1242×2688 px PNG
Design assets often have to ship at a single canonical size — an icon set, a profile picture, a thumbnail — because platforms or frameworks will reject anything off-spec. App Store Screenshot · iPhone 6.5" produces 1242×2688 PNG, the size App Store Screenshot · iPhone 6.5" expects.
| Output dimensions | 1242×2688 pixels |
|---|---|
| Aspect ratio | 1242:2688 (1242:2688) |
| Output format | PNG |
| Processing | 100% in your browser — no upload |
| Cost | Free, unlimited |
| Source | Official guidelines |
Audience: every iPhone, iPad, and Apple-watch app.
How iOS App Store ranks images: App Review checks dimensions, content, and lookalike rules. Posting at the platform's exact native dimensions (1242×2688 px) preserves your original framing and avoids the softening that happens when the platform's own resampler runs to fit its expected size.
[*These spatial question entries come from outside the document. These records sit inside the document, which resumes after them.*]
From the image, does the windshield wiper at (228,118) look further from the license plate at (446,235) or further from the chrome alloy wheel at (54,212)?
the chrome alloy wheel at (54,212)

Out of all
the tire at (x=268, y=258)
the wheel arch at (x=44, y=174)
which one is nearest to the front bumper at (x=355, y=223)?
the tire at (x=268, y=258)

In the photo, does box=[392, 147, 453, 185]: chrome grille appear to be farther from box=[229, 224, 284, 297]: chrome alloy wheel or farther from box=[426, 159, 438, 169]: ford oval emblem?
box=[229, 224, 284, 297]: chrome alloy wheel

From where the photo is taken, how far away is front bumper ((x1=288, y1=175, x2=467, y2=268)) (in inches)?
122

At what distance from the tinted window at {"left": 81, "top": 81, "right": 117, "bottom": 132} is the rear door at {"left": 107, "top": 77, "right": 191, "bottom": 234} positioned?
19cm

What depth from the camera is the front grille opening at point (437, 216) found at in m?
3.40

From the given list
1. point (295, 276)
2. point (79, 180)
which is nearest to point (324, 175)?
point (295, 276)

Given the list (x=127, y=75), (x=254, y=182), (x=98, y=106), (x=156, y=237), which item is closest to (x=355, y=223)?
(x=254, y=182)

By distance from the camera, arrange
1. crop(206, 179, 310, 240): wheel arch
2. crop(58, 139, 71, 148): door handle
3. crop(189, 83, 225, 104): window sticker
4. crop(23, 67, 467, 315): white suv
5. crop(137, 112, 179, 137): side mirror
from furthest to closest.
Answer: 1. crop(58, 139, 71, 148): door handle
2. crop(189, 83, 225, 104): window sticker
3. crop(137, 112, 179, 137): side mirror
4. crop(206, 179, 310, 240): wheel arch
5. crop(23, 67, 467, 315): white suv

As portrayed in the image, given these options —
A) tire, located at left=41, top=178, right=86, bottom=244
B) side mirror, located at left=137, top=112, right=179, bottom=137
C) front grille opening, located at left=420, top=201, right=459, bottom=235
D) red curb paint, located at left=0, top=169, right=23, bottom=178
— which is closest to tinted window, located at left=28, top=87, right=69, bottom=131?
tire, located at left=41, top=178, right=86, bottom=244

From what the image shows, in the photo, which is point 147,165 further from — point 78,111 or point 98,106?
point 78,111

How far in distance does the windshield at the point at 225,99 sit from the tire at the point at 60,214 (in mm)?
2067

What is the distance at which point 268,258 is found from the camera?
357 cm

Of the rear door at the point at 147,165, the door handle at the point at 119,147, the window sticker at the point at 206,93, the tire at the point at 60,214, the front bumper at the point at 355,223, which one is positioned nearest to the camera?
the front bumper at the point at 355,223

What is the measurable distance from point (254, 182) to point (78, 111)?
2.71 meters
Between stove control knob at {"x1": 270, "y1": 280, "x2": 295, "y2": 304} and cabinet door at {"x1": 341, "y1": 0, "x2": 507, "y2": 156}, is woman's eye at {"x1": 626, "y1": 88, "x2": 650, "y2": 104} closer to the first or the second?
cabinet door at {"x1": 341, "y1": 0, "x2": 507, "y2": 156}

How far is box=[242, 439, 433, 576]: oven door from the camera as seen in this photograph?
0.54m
Platform-specific note: App Store screenshots render at exactly the device-specific size; submitting at the wrong resolution will fail App Store Connect's intake validator.
This preset is a deterministic recipe — every step has fixed parameters so the result is byte-identical across runs of the same input.
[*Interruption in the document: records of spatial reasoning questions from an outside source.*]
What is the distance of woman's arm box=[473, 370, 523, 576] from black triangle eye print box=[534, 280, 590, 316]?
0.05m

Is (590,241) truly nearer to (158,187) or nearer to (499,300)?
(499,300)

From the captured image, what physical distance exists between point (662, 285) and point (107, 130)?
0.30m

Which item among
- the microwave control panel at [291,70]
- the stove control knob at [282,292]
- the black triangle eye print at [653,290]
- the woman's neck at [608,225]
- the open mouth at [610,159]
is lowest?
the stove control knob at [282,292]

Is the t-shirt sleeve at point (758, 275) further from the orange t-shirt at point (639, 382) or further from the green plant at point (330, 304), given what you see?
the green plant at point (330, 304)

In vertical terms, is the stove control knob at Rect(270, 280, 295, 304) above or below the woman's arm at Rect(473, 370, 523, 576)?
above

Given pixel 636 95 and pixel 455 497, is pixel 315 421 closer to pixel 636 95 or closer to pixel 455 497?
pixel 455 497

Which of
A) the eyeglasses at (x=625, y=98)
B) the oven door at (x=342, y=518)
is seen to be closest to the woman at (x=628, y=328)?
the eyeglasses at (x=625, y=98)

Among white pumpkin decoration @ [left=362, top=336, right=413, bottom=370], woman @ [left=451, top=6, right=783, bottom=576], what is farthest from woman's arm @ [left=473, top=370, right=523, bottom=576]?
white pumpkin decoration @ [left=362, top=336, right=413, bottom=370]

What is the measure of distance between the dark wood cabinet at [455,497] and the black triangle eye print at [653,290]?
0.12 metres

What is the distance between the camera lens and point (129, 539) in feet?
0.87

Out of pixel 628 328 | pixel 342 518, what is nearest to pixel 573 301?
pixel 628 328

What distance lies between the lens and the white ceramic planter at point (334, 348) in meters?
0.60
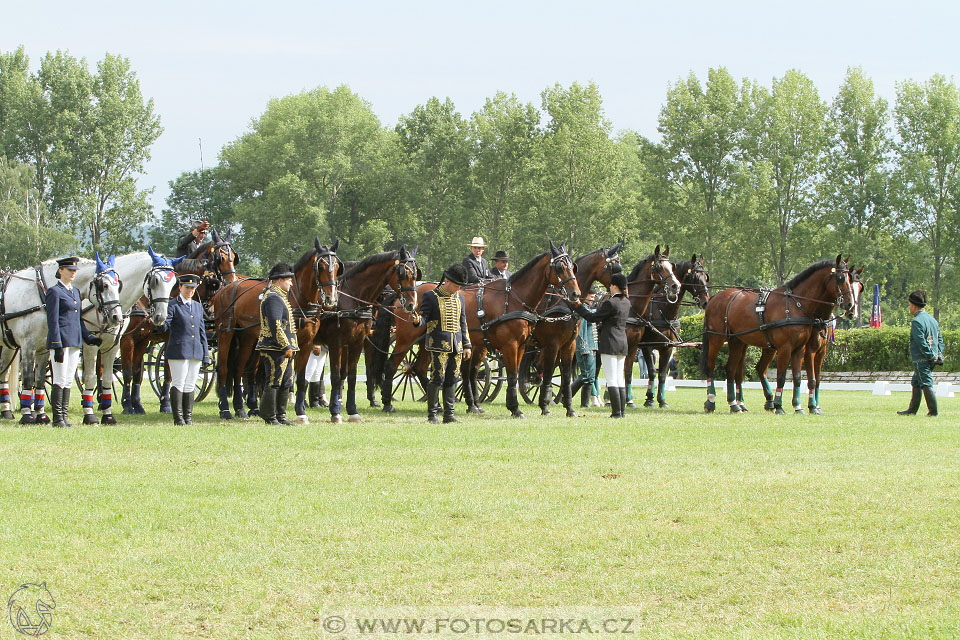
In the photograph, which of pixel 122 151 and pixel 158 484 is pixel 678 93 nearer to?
pixel 122 151

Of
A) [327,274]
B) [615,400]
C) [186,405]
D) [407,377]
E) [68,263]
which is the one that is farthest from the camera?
[407,377]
App Store Screenshot · iPhone 6.5" crops your input to 1242:2688 and resizes it to 1242×2688 px as PNG — a 3.3-megapixel output. The work runs through canvas APIs and a WebAssembly image-encoder; the source image is decoded into an off-screen canvas, transformed in place, and re-encoded without any network upload.
Design deliverables to clients often require an exact pixel-size; this preset's deterministic output makes the deliverable repeatable. The browser-side path also means the file never leaves your device — relevant when the input contains personally identifiable information, screenshots of private documents, ID scans, or proprietary product photography.
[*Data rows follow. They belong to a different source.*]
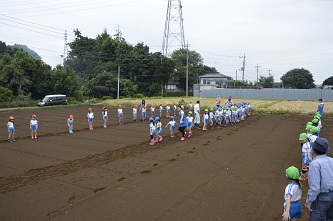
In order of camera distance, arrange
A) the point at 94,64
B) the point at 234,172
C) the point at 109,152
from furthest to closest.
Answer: the point at 94,64 → the point at 109,152 → the point at 234,172

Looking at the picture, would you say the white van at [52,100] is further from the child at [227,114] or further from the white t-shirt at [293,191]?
the white t-shirt at [293,191]

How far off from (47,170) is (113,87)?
42777mm

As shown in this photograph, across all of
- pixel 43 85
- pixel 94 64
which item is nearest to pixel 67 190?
pixel 43 85

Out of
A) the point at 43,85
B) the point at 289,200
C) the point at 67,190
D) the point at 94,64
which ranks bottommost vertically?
the point at 67,190

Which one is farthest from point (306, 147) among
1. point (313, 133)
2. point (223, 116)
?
point (223, 116)

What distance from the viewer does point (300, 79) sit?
65000 mm

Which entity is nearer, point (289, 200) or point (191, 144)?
point (289, 200)

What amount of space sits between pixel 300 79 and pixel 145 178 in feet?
218

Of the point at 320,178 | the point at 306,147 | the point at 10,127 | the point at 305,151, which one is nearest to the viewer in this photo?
the point at 320,178

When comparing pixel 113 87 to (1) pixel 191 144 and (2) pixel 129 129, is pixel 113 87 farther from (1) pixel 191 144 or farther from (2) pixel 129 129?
(1) pixel 191 144

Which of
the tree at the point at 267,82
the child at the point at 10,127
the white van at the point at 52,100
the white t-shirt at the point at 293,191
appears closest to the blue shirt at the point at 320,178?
the white t-shirt at the point at 293,191

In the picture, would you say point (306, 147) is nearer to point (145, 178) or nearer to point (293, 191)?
point (293, 191)

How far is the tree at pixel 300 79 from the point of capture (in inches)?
2566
1242×2688 px, saved as PNG.
The target platform — see the cited spec — uses 1242:2688 as its native frame. Submitting any other ratio means the platform's own crop runs, which often clips faces or text near the edge.
PNG preserves hard edges and transparency that JPEG would smear. Icons, logos, and screenshots compress better as PNG when the image isn't photographic.
No. This preset runs entirely in your browser using WebAssembly + canvas APIs — no server round-trip. You can verify this in your browser's network panel: only static asset requests, no image upload. The file never leaves your device.